▶ **Work item**: In the entries that follow, the first line to write out is the one containing "Rozmowy Piotra Szewca", and the last is the one containing "I'm Not Superwoman". Reproduce that stretch exactly, with nothing before or after it.

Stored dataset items
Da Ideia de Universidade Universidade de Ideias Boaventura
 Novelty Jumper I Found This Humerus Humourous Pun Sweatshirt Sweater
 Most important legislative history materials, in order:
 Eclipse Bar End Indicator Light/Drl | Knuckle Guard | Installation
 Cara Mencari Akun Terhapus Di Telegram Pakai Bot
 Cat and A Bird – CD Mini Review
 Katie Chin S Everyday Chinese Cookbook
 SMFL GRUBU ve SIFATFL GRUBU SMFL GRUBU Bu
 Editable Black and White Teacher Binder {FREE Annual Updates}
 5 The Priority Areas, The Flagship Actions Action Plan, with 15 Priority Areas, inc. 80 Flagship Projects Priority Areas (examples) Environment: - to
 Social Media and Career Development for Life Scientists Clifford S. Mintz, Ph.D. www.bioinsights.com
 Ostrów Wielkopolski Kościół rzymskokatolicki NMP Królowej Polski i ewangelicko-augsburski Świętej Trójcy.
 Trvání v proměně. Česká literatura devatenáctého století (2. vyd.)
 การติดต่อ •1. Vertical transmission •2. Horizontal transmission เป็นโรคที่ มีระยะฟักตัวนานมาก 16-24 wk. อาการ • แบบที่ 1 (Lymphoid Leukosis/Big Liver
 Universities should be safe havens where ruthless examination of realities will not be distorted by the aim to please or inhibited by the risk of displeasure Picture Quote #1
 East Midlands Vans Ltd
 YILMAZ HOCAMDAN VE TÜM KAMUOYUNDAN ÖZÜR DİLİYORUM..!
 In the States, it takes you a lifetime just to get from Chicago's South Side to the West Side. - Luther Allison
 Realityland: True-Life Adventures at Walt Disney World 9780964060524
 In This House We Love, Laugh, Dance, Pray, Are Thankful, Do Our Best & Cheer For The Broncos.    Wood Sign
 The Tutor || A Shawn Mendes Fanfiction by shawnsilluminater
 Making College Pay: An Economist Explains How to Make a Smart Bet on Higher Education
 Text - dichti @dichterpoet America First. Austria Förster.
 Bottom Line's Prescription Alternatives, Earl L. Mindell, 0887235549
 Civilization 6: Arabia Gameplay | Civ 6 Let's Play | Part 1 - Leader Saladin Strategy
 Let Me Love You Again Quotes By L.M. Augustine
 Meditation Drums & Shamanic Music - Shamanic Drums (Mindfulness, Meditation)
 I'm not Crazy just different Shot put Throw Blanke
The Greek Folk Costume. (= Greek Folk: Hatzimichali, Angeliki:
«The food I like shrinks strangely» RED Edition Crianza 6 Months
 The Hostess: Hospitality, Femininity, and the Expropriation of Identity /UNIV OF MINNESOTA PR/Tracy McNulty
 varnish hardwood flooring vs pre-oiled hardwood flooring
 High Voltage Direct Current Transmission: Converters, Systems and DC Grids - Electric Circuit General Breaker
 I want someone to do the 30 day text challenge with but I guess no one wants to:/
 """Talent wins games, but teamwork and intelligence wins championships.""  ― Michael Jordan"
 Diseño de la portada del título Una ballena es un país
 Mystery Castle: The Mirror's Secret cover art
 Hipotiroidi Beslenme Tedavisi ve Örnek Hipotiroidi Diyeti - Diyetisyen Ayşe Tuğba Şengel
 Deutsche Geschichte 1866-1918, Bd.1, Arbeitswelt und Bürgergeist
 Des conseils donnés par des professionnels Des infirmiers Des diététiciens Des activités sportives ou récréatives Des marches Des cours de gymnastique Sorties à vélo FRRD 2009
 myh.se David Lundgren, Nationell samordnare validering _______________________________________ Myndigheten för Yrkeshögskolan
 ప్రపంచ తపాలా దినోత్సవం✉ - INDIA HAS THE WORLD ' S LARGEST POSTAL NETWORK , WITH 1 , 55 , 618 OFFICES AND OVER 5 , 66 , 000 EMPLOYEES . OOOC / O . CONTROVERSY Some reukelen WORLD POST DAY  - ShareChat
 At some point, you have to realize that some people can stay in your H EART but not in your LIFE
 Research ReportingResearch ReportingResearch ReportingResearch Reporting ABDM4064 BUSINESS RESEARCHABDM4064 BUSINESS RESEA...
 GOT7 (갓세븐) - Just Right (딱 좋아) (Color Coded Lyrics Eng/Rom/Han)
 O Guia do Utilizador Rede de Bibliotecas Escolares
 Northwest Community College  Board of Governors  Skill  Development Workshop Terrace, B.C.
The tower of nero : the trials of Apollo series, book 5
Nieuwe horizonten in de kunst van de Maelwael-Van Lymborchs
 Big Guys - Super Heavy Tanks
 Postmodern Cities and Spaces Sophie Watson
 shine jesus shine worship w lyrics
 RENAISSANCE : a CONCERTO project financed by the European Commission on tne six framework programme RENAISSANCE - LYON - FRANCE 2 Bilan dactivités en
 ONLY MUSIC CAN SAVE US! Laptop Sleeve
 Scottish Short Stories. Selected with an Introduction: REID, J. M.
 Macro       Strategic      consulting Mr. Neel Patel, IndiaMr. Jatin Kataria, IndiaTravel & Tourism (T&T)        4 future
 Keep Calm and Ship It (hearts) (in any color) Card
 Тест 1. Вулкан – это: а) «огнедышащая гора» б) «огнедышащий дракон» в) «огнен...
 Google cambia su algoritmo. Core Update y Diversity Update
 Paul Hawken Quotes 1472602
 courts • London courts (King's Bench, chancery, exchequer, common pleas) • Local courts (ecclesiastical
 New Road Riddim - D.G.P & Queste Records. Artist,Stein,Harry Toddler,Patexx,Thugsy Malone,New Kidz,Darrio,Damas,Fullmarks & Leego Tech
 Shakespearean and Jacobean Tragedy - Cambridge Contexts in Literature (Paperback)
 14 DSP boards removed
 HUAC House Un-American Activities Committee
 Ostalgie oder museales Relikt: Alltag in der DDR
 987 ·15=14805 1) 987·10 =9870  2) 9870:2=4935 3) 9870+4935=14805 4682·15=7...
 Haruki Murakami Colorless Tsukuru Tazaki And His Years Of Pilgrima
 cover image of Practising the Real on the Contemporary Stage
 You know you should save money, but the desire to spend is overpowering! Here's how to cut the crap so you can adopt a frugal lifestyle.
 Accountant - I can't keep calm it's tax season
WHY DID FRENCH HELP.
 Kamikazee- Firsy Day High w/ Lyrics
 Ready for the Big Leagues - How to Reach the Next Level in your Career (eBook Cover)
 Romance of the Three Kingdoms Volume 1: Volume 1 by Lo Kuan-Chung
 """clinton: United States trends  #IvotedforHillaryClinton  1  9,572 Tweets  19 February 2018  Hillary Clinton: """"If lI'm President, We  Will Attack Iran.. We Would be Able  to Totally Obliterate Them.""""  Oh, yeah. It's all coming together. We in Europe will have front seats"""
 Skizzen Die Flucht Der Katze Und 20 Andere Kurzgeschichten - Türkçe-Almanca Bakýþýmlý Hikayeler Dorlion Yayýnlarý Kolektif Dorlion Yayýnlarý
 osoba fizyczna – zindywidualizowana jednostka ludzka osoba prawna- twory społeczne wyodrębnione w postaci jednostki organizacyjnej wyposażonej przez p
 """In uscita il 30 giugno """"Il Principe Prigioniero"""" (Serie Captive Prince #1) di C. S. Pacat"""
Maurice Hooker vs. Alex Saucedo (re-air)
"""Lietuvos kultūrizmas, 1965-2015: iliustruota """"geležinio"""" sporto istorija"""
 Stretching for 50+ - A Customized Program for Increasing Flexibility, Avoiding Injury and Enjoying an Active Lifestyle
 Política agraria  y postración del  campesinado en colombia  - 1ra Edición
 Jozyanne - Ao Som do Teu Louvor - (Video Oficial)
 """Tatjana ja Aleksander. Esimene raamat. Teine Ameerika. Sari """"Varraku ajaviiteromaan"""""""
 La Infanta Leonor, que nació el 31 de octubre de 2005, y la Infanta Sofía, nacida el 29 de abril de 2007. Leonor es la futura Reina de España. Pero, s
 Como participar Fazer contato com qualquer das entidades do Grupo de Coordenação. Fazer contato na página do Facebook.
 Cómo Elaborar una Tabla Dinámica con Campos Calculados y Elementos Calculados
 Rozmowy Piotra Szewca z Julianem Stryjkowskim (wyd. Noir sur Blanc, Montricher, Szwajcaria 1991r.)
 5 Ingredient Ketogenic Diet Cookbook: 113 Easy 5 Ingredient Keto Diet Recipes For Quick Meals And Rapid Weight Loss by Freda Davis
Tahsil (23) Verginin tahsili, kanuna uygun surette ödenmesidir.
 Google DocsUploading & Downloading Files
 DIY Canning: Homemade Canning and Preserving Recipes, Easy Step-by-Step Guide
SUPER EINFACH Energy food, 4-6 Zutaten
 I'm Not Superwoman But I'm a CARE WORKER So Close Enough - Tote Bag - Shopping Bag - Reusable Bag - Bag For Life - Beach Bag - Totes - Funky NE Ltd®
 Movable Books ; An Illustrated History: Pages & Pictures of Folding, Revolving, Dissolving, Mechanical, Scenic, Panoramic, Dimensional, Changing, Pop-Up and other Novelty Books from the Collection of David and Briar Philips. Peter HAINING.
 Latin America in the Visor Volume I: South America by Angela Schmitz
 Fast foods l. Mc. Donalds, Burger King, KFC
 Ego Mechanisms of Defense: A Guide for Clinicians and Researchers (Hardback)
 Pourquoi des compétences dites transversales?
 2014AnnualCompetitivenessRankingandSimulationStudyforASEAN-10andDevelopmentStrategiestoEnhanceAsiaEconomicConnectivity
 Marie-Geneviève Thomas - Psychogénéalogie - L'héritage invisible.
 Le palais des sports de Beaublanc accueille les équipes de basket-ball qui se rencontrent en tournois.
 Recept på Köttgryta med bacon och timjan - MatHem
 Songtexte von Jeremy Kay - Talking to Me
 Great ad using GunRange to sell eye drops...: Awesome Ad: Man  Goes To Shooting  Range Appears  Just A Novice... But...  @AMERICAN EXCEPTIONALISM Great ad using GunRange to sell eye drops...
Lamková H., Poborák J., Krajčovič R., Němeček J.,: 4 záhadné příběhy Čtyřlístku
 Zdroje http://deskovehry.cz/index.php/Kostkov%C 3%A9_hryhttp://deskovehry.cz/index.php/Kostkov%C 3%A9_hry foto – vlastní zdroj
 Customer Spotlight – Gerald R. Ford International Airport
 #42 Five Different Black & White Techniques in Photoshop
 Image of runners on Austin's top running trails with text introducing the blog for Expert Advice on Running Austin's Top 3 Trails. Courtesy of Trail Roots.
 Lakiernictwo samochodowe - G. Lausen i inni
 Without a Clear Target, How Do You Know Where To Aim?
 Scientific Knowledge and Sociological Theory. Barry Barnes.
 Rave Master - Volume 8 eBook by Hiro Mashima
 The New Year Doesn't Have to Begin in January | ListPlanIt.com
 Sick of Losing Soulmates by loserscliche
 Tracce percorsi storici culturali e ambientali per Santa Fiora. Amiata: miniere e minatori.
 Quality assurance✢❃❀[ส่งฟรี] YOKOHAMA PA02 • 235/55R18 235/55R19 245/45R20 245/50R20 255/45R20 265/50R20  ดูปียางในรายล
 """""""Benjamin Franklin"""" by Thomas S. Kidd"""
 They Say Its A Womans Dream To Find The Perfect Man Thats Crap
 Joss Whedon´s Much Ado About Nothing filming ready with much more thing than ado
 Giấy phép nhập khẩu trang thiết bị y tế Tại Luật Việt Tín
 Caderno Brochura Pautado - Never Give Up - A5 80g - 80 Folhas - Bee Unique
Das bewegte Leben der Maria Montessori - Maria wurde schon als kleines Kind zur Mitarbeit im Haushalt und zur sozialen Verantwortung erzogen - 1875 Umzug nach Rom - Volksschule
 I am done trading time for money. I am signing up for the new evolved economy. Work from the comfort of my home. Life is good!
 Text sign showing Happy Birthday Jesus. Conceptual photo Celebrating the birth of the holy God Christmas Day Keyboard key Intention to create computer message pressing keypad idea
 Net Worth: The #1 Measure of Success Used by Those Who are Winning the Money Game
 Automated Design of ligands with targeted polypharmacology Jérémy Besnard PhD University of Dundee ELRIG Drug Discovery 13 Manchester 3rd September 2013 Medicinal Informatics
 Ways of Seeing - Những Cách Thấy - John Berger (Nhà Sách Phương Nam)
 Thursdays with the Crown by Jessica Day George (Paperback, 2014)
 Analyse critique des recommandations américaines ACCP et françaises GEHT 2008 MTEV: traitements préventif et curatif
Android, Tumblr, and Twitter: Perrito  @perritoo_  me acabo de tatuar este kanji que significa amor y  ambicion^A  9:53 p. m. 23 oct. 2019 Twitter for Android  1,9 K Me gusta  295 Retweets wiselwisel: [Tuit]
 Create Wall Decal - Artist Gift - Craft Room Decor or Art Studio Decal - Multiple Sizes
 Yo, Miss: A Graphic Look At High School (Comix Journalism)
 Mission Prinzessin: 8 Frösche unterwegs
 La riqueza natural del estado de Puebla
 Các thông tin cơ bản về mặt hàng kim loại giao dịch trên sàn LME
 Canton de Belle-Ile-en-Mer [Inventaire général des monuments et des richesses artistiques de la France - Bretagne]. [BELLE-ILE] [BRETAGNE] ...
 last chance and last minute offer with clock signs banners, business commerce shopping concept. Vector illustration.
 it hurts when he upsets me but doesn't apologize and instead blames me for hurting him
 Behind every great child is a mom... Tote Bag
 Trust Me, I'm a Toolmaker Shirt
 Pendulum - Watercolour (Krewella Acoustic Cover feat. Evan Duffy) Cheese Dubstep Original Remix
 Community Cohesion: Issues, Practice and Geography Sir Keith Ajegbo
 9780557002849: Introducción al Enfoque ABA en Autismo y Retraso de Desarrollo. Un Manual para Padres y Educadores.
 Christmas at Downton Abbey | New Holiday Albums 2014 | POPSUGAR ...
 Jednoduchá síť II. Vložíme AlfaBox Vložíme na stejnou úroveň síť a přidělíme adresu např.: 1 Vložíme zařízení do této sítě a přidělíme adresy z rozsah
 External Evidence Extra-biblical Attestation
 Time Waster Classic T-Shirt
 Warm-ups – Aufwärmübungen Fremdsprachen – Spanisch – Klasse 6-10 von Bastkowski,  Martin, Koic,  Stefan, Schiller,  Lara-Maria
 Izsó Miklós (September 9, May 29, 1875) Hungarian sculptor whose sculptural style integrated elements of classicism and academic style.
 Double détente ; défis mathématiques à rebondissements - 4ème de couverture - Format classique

▶ **Result of the exercise**:
 Rozmowy Piotra Szewca z Julianem Stryjkowskim (wyd. Noir sur Blanc, Montricher, Szwajcaria 1991r.)
 5 Ingredient Ketogenic Diet Cookbook: 113 Easy 5 Ingredient Keto Diet Recipes For Quick Meals And Rapid Weight Loss by Freda Davis
Tahsil (23) Verginin tahsili, kanuna uygun surette ödenmesidir.
 Google DocsUploading & Downloading Files
 DIY Canning: Homemade Canning and Preserving Recipes, Easy Step-by-Step Guide
SUPER EINFACH Energy food, 4-6 Zutaten
 I'm Not Superwoman But I'm a CARE WORKER So Close Enough - Tote Bag - Shopping Bag - Reusable Bag - Bag For Life - Beach Bag - Totes - Funky NE Ltd®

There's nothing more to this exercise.